**Work order A**
From the blog post, write out the passage starting with "Andrew suggested I" and going on through "also be weird.".
**Work order B**
Summarize the blog post in two sentences.
**Work order C**
Answer these questions using the blog post:
(i) Which piece of furniture beats the desk as the most annoying?
(ii) Who is paying for the article?
(iii) According to Andrew, today could be called the first day at work since when?
==== Document excerpt
Image  Our shared space!  Never to be as tidy again.

Finally, years after buying the thing my massive desk is coming into proper use.  Not unusually for me it was bought on a whim without a tape measure or any means of getting it home from the ‘antiques centre’ where I bought it.  I think I doubled its price to about $100 by finding some poor mug who had unwittingly put an ad in the local paper offering himself and his van for pretty much any use.  He nearly turned and ran when he saw me in the rain with one small cross child and a massive bump (Sam).  I don’t quite know what I thought I needed a desk for at that time but anyway.  Since then it has been one of our two most annoying pieces of furniture (beaten by Andrew’s futon, see ‘Thanks Mum! April 23rd) used as a den, a jumping off platform for the bed it was beside, a sticker book storage depot, everything apart from my writing…until now.

I have my first commission for an article.  Someone (a well known newspaper) is paying me to do what I love doing the most (and do for free for all you lovely people).  This also means I have a proper grown up deadline to add to the balls in the air.  So far it’s working, the balls are still there while I try to smile serenely (more like a rictus grin) and keep paddling madly beneath the surface.

Andrew suggested I could call today my first day at work since mid 2002.  After I had finished bashing him about the head with the nearest heavy object – the last seven years have hardly seen me lazing about reading mags with my feet up (and my grey hairs, wrinkles and back problems are testament to this) – I understood what he meant (I’ll admit uni was not the most taxing four years).  Today will be the first time since leaving a corporate job to return to uni where someone has officially paid me for my time.  Scary thought.  I have to admit I’m a little nervous about being child-free for a day; they are as much my safety as I am theirs.  I know, I know it will be great but it will also be weird.
========
==== Data
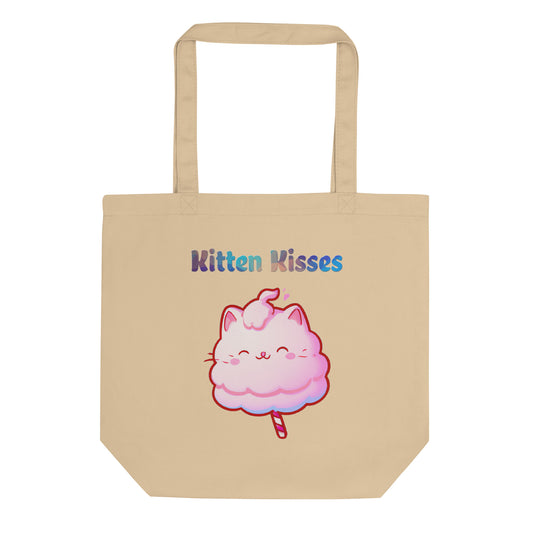 Eco Tote Bag with Cotton Candy Cat with text "Kitten Kisses" at $26.97 found at Personalizedpetlovergifts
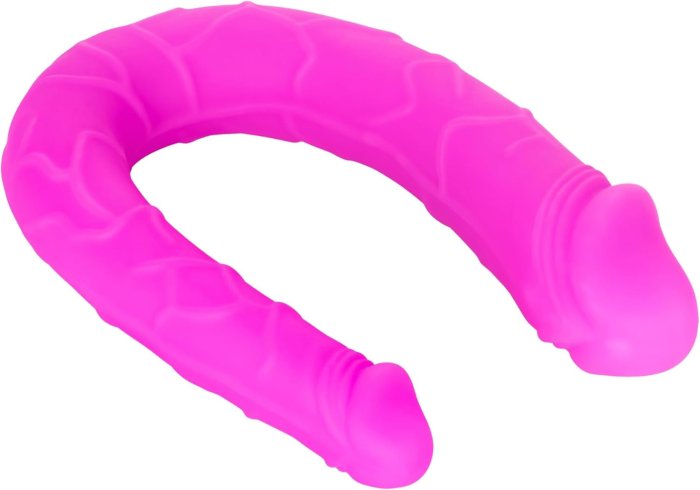Dildo Dublu Double Dong AC/DC Dong, Silicon - Roz satinat, 31 cm
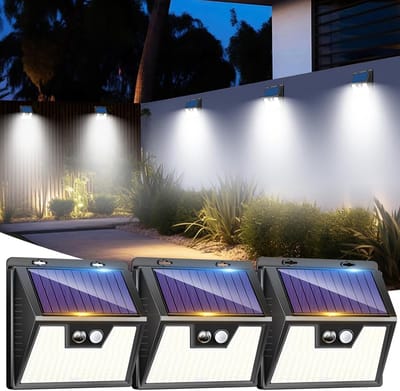 Set van 3 Zonnelampen voor Buiten met Bewegingssensor en 176 LEDs - Waterdichte Buitenverlichting voor Tuin en Garage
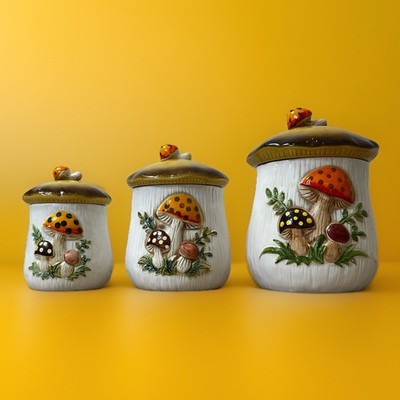 VTG Merry Mushroom Set of 3 Canisters w/Lids - Sears, Roebuck & Co
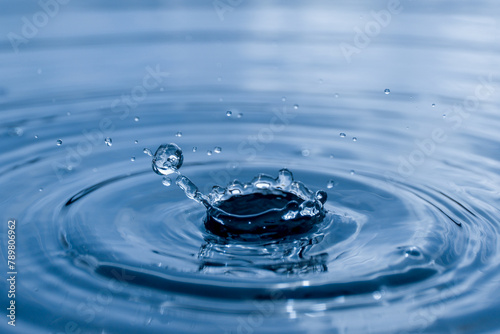 blue drop water , Liquid blue  water drop ripple background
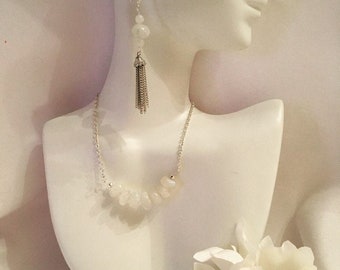 Sale, Genuine Moonstone Jewelry Set, Moostone Necklace and Dangle Tassel Earrings, Rainbow Moonstone Necklace with Earrings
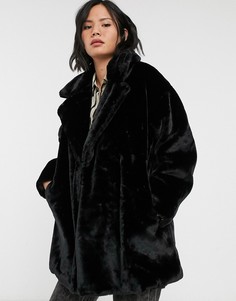 Пальто из искусственного меха с шалевым воротником Monki-Черный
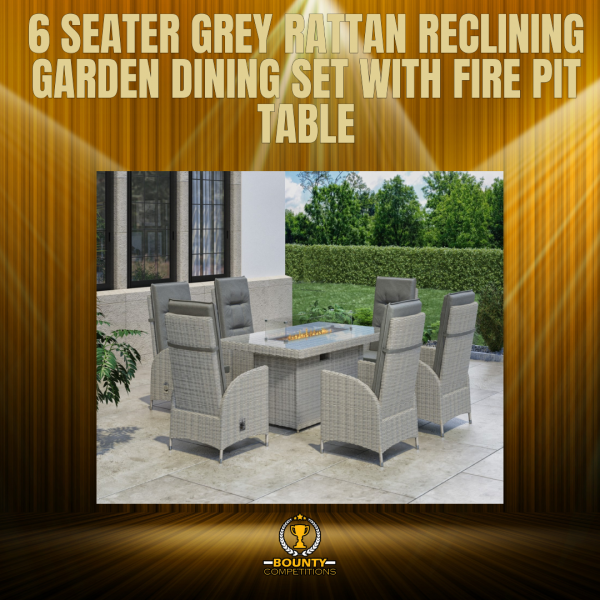 Won 6 Seater Grey Rattan Reclining Garden Dining Set with Fire Pit Table – Aspen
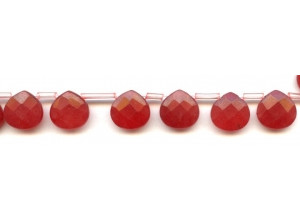 Red Jade 13mm Flat Pear Briolette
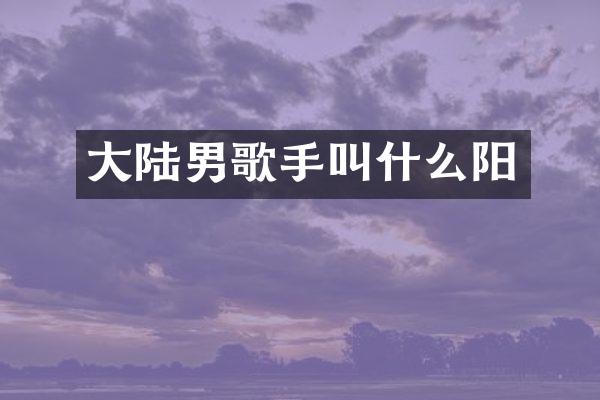 大陆男歌手叫什么阳
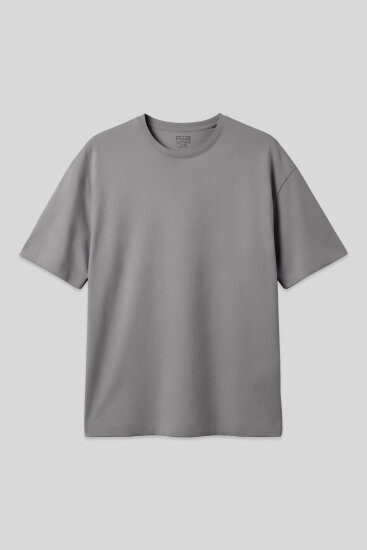 Koyu Gri %100 Pamuk Kalın Yumuşak Dokulu Oversize Fit Basic Erkek T-Shirt - 88353 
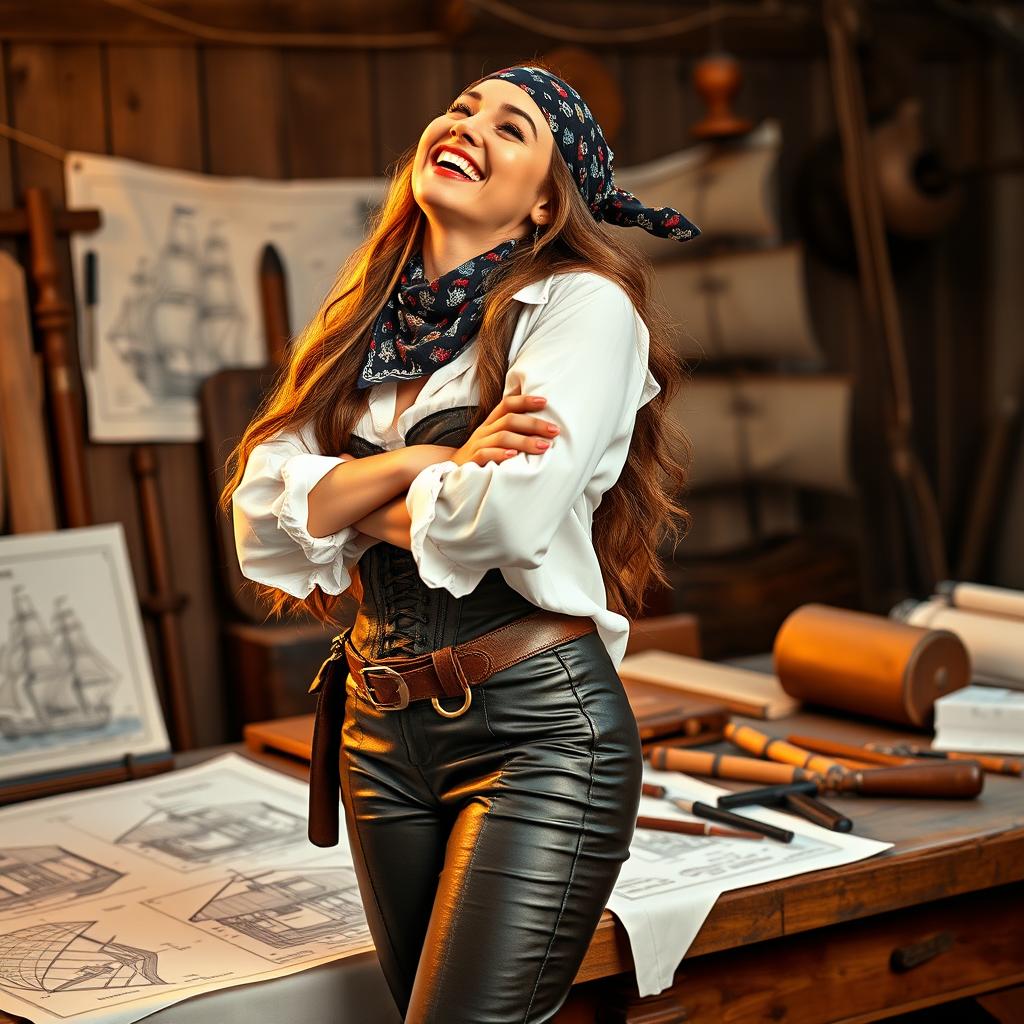 A vibrant female pirate architect, tilting her head back with laughter, radiating joy and confidence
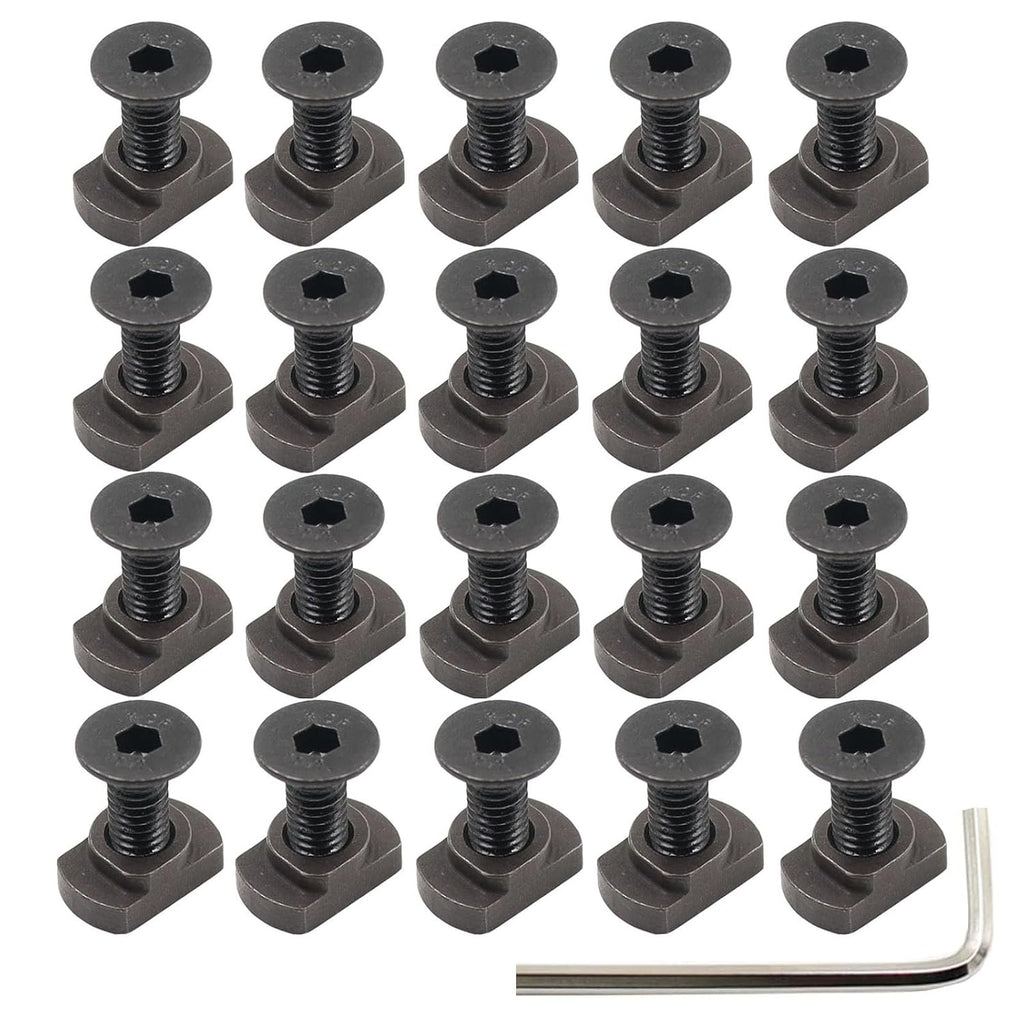 24 Pack M4 Mlok T-Nuts & Screws Replacement Sets Steel, for Mlok System Accessory Installation, with Allen Key. (M4-Countersunk Head)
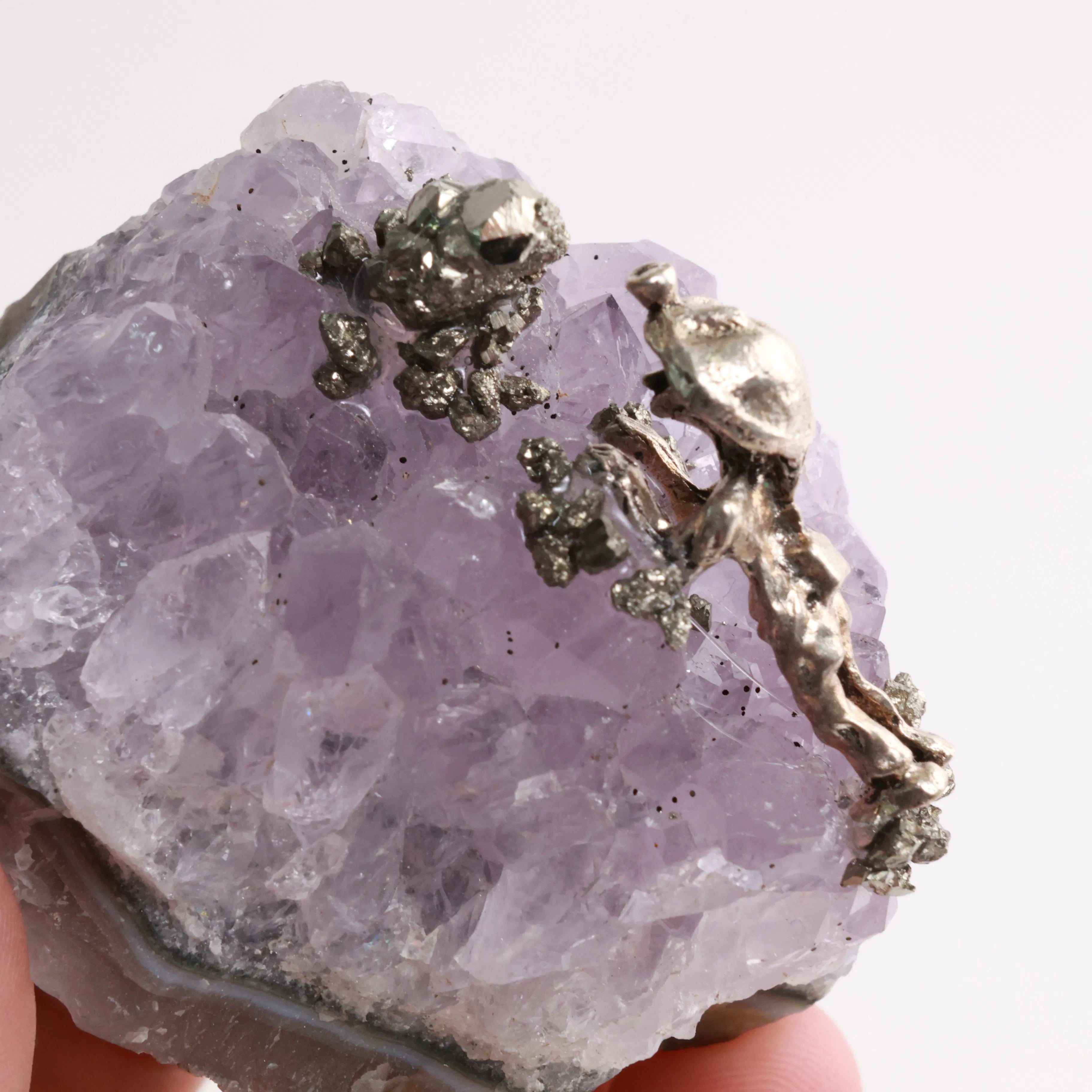 Pyrite Miners on Crystal — Fluorite, Amethyst, Blue Calcite & Rose Quartz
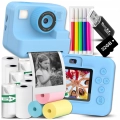 Cyfrowy aparat natychmiastowy dla dzieci z drukarką Drukuś + 11 rolek i karta SD 32 GB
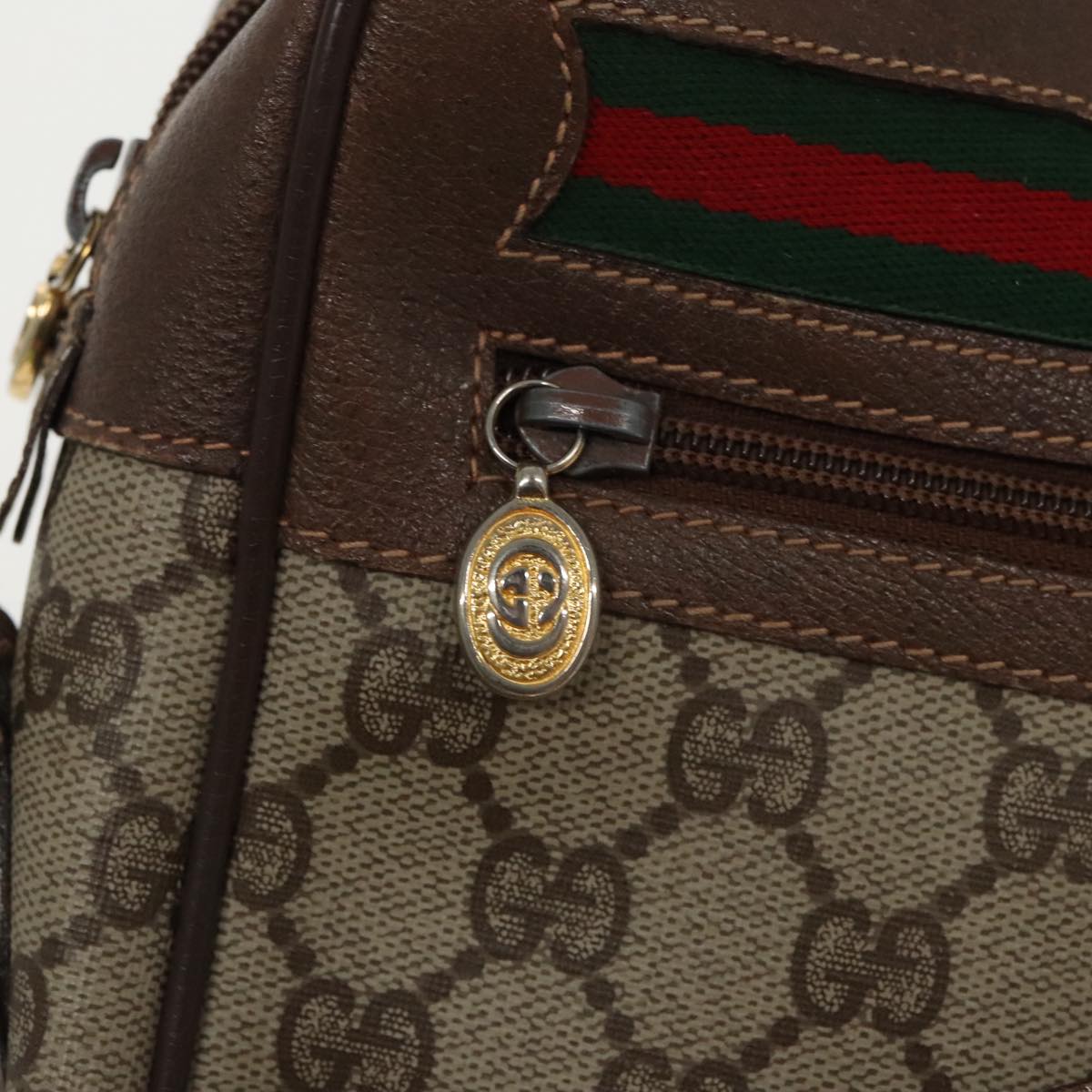 GUCCI GG Supreme Web Sherry Line Shoulder Bag PVC Beige Red Green Auth 97406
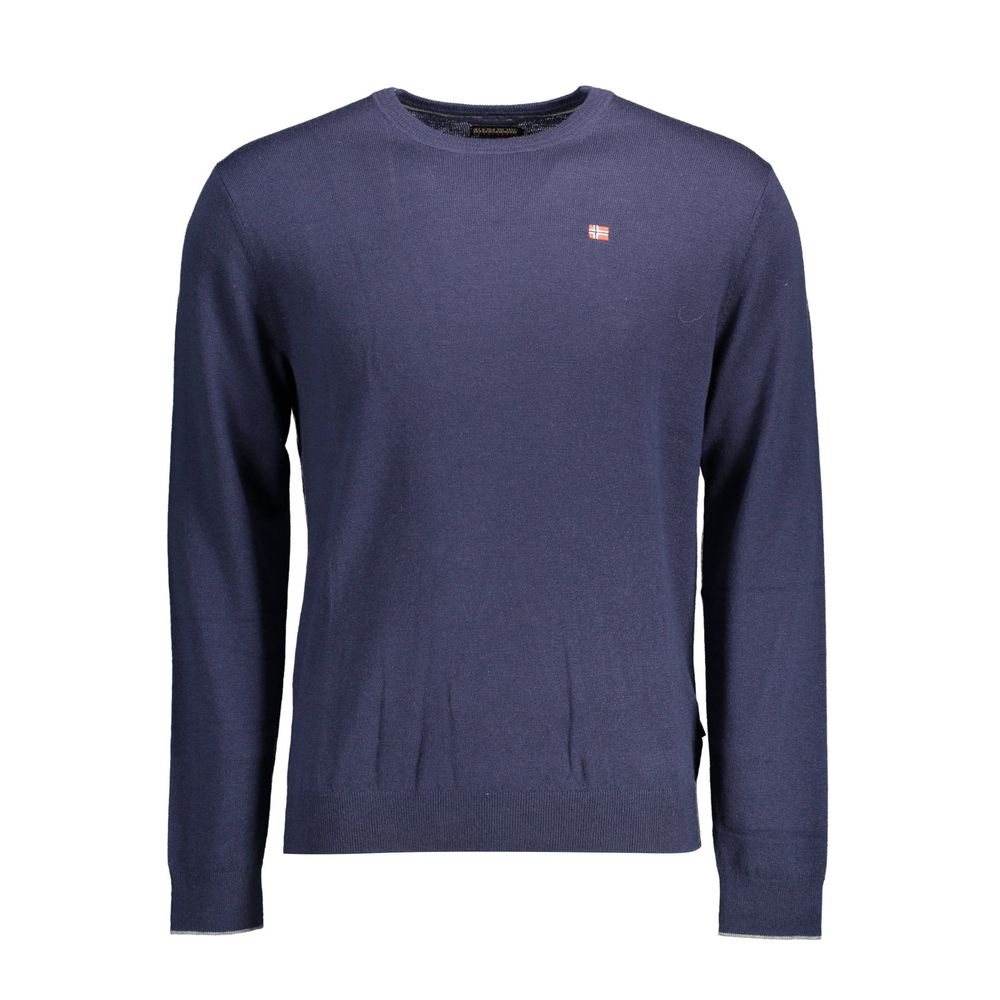 Sweater by Napapijri for men in wool blue showcases a downtown chic silhouette, artfully finished with a downtown chic round neckline and long-sleeve for a sophisticated, high-end look.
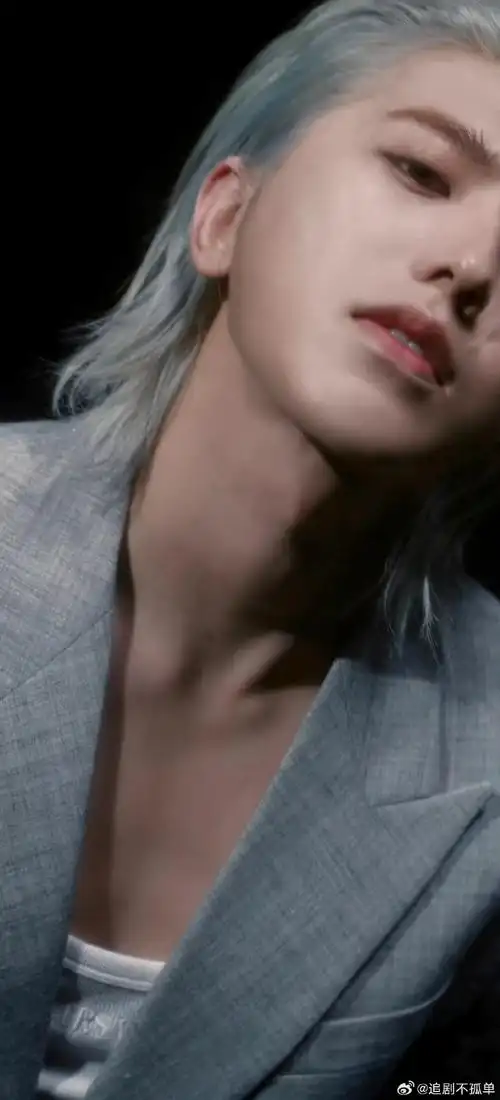 蔡徐坤银发背头狼尾##蔡徐坤深v银灰西装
========
**Your solution A**
Andrew suggested I could call today my first day at work since mid 2002.  After I had finished bashing him about the head with the nearest heavy object – the last seven years have hardly seen me lazing about reading mags with my feet up (and my grey hairs, wrinkles and back problems are testament to this) – I understood what he meant (I’ll admit uni was not the most taxing four years).  Today will be the first time since leaving a corporate job to return to uni where someone has officially paid me for my time.  Scary thought.  I have to admit I’m a little nervous about being child-free for a day; they are as much my safety as I am theirs.  I know, I know it will be great but it will also be weird.

**Your solution B**
Years after buying a massive desk on a whim, the writer is finally using it for writing, after it served as a den, a jumping-off platform and a sticker book storage depot. The change comes with a first paid commission for an article from a well-known newspaper, which marks the first time since leaving a corporate job that the writer has been officially paid for their time, and the writer admits to being a little nervous about a child-free day.

**Your solution C**
(i) Andrew's futon
(ii) A well-known newspaper
(iii) Mid 2002